**** GIVEN PASSAGE ****
Win, lose or draw, Jim Harbaugh is consistent.

Harbaugh remained himself despite seeing two 49ers fumbles, the only turnovers of the day, play a part in a 20-17 overtime loss to the New York Giants in the NFC Championship game.

In a locker room full of emotionally drained players inside of rain-soaked Candlestick Park, ones who just competed for more than 60 minutes in their last game together as a team, Harbaugh called the group together for one last “Who’s got it better than us?” post-game chant.

The team has done it after every game in Harbaugh’s first season as head coach in the National Football League, one that saw the 49ers win 14 games, the NFC West title and was just a few plays from making the franchise’s sixth Super Bowl appearance.

“We did it after regular season losses also,” safety Donte Whitner said moments after his first playoff appearance, like many 49ers, had come to a startling conclusion. “Just keeping it consistent, win, lose or draw, we do the same thing.”

In what can only be described as a frustrating loss to the Giants, the 49ers played the type of game they’ve played all season.

Big passing plays to tight end Vernon Davis with gashing runs by Pro Bowl running back Frank Gore on offense, coupled with strong tackling on defense and special teams, seemed to equate to a 49ers win.

But two fumbled punts by second-year wideout Kyle Williams proved to be costly.

Filling in for inactive veteran Ted Ginn Jr., Williams lost his first when he tried to move away from the initial punt by Steve Weatherford in the fourth quarter. The 49ers had the ball initially, but replays showed the ball grazed off Williams’ right knee.

After a Giants challenge from coach Tom Coughlin, New York took a 17-14 lead off an Eli Manning 17-yard touchdown to Mario Manningham.

“We all know how committed he is, how much he wants to win, how big a part of the team he is. It’s not on him,” quarterback Alex Smith said of Williams’ miscues. “Those were two plays… you can’t put it on him.”

In fact, Williams’ first fumble wasn’t the only one that deserved a closer inspection in a tightly-contested game between teams that have combined to win eight World Championships.

After San Francisco tied the game at 17 with a 25-yard field goal from All-Pro kicker David Akers, the 49ers defense appeared to strip Giants running back Ahmad Bradshaw on the following drive.

Officials, however, blew the play dead by ruling Bradshaw’s forward progress had stopped before he was stripped by linebacker NaVorro Bowman.

“The refs called what they called and it is what it is,” defensive captain Patrick Willis said after he recorded eight tackles and one of San Francisco’s six sacks. “The refs said his forward progress was stopped and therefore it was not a fumble. That’s what we have to live with.”
**** RECORD EXCERPTS ****
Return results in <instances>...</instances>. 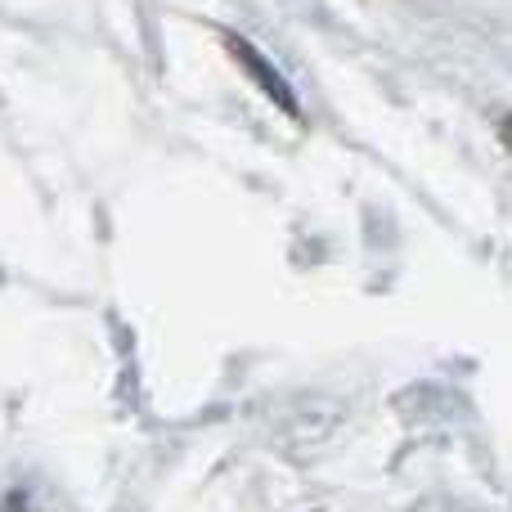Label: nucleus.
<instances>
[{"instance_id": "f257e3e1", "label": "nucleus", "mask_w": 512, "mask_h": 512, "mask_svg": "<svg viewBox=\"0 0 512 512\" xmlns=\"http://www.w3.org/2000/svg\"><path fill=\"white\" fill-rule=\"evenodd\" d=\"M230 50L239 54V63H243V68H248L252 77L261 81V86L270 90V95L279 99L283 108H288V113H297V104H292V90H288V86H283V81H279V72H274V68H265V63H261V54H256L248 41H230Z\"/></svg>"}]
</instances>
****
**** RECORD EXCERPTS ****
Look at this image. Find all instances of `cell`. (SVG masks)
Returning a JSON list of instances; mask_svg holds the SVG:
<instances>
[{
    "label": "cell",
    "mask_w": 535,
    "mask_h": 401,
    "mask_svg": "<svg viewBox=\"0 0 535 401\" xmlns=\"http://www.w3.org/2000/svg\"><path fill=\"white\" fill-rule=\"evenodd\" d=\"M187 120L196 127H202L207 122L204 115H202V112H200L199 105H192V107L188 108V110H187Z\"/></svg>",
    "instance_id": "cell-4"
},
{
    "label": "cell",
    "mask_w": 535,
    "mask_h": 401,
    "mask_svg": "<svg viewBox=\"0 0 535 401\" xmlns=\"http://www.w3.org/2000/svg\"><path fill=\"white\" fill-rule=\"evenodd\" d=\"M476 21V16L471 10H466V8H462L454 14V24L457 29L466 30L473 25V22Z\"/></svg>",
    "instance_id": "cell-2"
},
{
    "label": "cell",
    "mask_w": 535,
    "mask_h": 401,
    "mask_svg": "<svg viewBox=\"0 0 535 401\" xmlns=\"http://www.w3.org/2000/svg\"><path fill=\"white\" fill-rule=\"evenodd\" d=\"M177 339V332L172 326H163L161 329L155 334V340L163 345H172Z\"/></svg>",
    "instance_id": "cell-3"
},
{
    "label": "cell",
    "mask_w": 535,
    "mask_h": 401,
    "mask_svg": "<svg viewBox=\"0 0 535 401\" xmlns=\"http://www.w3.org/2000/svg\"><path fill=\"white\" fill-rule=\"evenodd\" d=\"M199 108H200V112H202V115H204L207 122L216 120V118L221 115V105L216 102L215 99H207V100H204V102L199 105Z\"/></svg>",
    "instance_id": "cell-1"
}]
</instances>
****
# WORK TO DO
1. Answer these about the article on the 49ers' loss to the Giants:
(a) What was the final score of the NFC Championship game?
(b) Who caught Eli Manning's 17-yard touchdown pass?
(c) How many tackles did Patrick Willis record?
2. Please extend the article on the 49ers' loss to the Giants, picking up after Patrick Willis's remarks about the officials.
You won't need the listing for this.

# RESPONSES BY TASK
1.
(a) 20-17, in overtime.
(b) Mario Manningham.
(c) Eight.

2.
Still, the 49ers got the ball back with 1:47 left in the game at their own 29-yard line and went three-and-out.

In total, San Francisco struggled throughout on the key down, converting just one-of-13 third-down conversions.

“We were awful on third down,” said Smith, who completed 12-of-26 pass attempts for 196 yards and two touchdowns to Davis, the second being a 28-yard strike in the third quarter. “We got ourselves in a lot of third-and-longs and when we were in third-and-manageable, it was just as bad. I think it was the difference… especially on offense.

“I wish we could have controlled that game a little bit more. We didn’t help out our defense enough, too many three-and-outs, not enough plays to convert those downs and give yourself more plays, more chances.”

Offensively, it didn’t look as if the 49ers would need long drives to find points judging by the outcome of the team’s second offensive possession.

San Francisco scored the first touchdown of the game in the blink of an eye as Davis hauled in a 73-yard touchdown pass from Smith on a perfectly thrown pass to lead the tight end past Giants safety Antrel Rolle.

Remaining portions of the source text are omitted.